[PROBLEM]
Continue the passage below on the freeze response to danger, picking up after its final sentence.

[EXTRACT]
--- START ---

Some people, like some animals, are clearly more likely to freeze. The behavior is built into their fear response. … The more important point, perhaps, is that the brain is plastic. It can be trained to respond more appropriately. More fear, on the other hand, makes paralysis stronger. … Less fear makes paralysis less likely. … So it makes sense that if we can reduce our own fear and adrenaline, even a little bit, we might be able to override paralysis when we need to.
Again, that extended quote above came from Amanda Ripley’s book The Unthinkable: Who Survives when Disaster Strikes – and Why.
What does all this mean? It means that a ‘freeze’ response to extreme danger isn’t some kind of personal failure. It’s just something that some people do under that kind of stress.
By this point, you may be feeling a little trapped yourself. If this kind of reaction is so common, and so hard-wired, how can we possibly escape it? Is there anything we can do when something terrifying happens to us, to break out of that cycle?
Let’s start at the beginning, and see if there are ways to perhaps avoid the frozen response to danger. According to some researchers, the freeze reaction only gets going when there are two factors involved. The first factor is fear. The second factor: feeling trapped, unable to escape. Here’s what one researcher has to say about that one. He calls it tonic immobility. “Tonic immobility is an adaptive response when one does not perceive the possibility of escaping or of winning a fight.” (Emphasis mine.)
So if you don’t feel an extreme level of fear, you probably won’t really freeze. Huh – that does not help us much. We’re talking about situations where your life is in serious danger, after all. Fear would be a perfectly reasonable response to this type of unreasonable situation. On the other hand, we’re always more fearful of things we don’t understand or have never pictured happening before. Learning a little bit about how violence develops (which is what you’re doing right now) can reduce extreme fear to more manageable levels, even in extreme situations. So can positive visualization, such as watching videos of criminal events and using those videos to picture your own successful response to a violent crime.

--- END ---

[RECORDED DATA]
--- START ---

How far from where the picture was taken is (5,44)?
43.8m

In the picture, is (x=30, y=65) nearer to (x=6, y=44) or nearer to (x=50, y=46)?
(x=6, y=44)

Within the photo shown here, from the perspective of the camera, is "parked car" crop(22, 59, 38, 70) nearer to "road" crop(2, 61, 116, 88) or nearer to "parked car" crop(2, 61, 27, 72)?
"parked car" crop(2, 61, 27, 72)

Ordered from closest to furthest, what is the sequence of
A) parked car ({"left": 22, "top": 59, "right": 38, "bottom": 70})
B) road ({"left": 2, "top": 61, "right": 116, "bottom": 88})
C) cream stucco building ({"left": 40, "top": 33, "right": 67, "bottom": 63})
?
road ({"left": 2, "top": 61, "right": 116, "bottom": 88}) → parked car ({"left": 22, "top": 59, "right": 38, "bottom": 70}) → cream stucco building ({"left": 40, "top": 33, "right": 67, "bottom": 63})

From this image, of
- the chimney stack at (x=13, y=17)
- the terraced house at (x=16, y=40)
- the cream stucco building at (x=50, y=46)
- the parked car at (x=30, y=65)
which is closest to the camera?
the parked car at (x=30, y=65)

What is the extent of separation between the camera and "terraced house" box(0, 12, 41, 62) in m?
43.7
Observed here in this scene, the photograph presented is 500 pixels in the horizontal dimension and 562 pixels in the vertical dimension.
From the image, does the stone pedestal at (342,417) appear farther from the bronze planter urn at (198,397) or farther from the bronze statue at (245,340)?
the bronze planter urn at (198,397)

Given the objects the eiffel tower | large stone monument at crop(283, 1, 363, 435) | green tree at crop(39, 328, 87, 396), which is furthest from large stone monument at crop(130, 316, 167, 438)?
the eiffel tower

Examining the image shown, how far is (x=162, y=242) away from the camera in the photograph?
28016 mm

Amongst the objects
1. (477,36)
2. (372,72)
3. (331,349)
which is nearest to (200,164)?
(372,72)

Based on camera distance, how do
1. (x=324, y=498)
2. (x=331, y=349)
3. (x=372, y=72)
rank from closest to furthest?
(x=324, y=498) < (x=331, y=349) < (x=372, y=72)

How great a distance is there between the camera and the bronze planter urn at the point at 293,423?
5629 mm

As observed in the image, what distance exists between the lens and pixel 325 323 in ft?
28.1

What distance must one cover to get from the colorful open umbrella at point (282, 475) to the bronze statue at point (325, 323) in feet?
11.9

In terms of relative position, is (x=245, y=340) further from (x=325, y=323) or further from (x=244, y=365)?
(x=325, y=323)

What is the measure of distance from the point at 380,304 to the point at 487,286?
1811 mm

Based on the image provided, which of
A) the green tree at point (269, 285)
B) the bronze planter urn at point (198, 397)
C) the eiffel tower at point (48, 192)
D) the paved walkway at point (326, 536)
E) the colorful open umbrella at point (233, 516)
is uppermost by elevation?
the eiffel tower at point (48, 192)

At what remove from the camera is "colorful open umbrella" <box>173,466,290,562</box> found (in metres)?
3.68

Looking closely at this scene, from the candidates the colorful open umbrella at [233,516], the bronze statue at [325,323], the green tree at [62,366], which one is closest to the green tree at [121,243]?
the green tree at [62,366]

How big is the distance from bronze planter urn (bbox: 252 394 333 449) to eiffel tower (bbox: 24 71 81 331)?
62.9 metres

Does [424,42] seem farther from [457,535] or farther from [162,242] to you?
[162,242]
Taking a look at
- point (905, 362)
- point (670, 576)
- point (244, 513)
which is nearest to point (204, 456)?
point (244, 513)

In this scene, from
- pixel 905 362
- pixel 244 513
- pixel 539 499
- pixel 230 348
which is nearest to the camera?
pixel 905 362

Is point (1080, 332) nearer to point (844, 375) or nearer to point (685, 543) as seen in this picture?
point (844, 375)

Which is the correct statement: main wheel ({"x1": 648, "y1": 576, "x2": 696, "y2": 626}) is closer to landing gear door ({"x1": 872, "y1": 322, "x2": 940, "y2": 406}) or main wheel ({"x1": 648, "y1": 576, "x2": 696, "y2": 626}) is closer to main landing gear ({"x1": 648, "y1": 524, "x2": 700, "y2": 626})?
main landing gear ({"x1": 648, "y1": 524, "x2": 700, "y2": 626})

--- END ---

[ANSWER SPACE]
The other way to reduce the likelihood of a freezing reaction is to reduce or avoid the feeling that you are unable to fight back effectively. This can take a lot of different routes, but it may include carrying a gun and learning how to use it. It may include studying a martial art. Anything you do that increases self-confidence in your ability to handle yourself in a dangerous situation can reduce the chances that you will freeze in the first place. It can reduce the nature and intensity of a freeze if it does happen.
Even if a freeze does happen, there are ways to break out of it if you have learned how to do it. Since this one has already gotten too long, I’ll cover that in another post. Let me sum up very quickly what we’ve learned from the good sources above:
- Freezing is a common response to danger, and it sometimes improves the odds of survival. But too often, it reduces the odds of survival, so we should learn to avoid it or break out of it if possible.
- Many victims of rape and sexual assault freeze during the attack, and blame themselves later because they “gave up” or “gave in” or “didn’t fight.” A freeze reaction is none of these things, though it may feel like any or all of them.
- There are ways to reduce the likelihood that you will freeze. These include learning more about how violent crimes happen, and learning more effective ways to respond to it.
- There may not be any way to eliminate the freeze response entirely, because it is hard-wired. But there may be ways to break out of it – if you have learned how in advance.